» Aim:
Reproduce the passage of the forum thread on EPIRBs from "As you mention" to "or under stress.", word for word.

# Source text start

# Epirb



## BFP IV (Sep 21, 2013)

We currently have a SPOT and are going to buy an EPIRB for this season. There are a good bit of choices out there. Any recommendations would be appreciated.


----------



## MSViking (Oct 11, 2007)

As you mention there are many to choose from, for your first unit I would recommend an EPIRB of a PLB, longer battery life, more rugged etc... Just about all EPIRBs and PLBs these days are both 406 mhz with internal GPS so in that regard they are all the same. Some just have a few more whistles and bells. Then add a PLB if needed. We have two EPIRBs and 4 PLBs on our boat. We keep an EPIRB on the bridge and one in the salon in prominent locations. The PLBs are in the ditch bag, radio box etc...

Key to me, is to have it in a readily accessible and visual location, one such that in a panic situation you know right where it is. You don't want to be looking for your EPIRB in the dark or under stress.

Good luck, hope you never have to use one!


----------



## Gamefish27 (Nov 13, 2009)

I keep one in my pocket! When sh** happens it will happen faster then you can get to one

http://www.westmarine.com/buy/acr-electronics--resqlink-personal-locator-beacon--12030540


----------

# Source text end
# Given information start

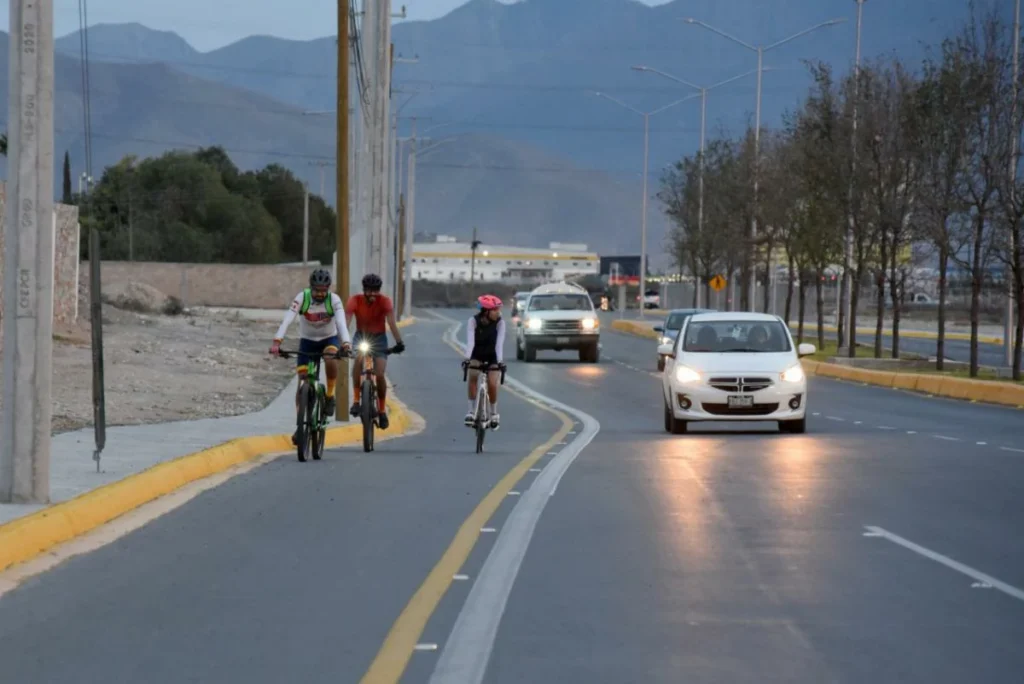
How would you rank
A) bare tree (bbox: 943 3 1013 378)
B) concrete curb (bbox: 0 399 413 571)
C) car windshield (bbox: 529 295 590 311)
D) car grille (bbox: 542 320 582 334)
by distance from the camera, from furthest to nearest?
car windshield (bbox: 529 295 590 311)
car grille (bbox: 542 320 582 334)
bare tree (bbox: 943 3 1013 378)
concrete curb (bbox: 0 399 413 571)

# Given information end
# Given information start

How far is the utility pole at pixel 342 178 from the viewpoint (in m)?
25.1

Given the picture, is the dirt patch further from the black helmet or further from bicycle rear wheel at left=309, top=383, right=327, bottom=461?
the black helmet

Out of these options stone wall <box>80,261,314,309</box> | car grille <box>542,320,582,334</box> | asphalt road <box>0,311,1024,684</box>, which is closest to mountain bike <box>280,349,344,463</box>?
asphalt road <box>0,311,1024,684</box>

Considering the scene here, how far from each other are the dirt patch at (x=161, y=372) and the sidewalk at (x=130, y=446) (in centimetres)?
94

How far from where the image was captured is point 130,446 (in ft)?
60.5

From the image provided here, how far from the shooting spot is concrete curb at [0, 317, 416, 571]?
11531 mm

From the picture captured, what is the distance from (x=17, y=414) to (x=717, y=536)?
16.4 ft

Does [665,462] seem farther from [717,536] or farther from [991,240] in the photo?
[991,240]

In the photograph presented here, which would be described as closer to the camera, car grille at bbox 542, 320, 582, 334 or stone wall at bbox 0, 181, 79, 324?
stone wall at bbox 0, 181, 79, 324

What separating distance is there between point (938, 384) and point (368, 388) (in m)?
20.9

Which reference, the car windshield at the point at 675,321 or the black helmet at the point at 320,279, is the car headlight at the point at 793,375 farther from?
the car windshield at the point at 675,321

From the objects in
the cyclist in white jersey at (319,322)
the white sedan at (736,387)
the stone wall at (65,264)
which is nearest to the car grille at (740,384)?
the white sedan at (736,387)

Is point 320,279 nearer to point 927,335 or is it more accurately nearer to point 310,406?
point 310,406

# Given information end

» The output:
As you mention there are many to choose from, for your first unit I would recommend an EPIRB of a PLB, longer battery life, more rugged etc... Just about all EPIRBs and PLBs these days are both 406 mhz with internal GPS so in that regard they are all the same. Some just have a few more whistles and bells. Then add a PLB if needed. We have two EPIRBs and 4 PLBs on our boat. We keep an EPIRB on the bridge and one in the salon in prominent locations. The PLBs are in the ditch bag, radio box etc...

Key to me, is to have it in a readily accessible and visual location, one such that in a panic situation you know right where it is. You don't want to be looking for your EPIRB in the dark or under stress.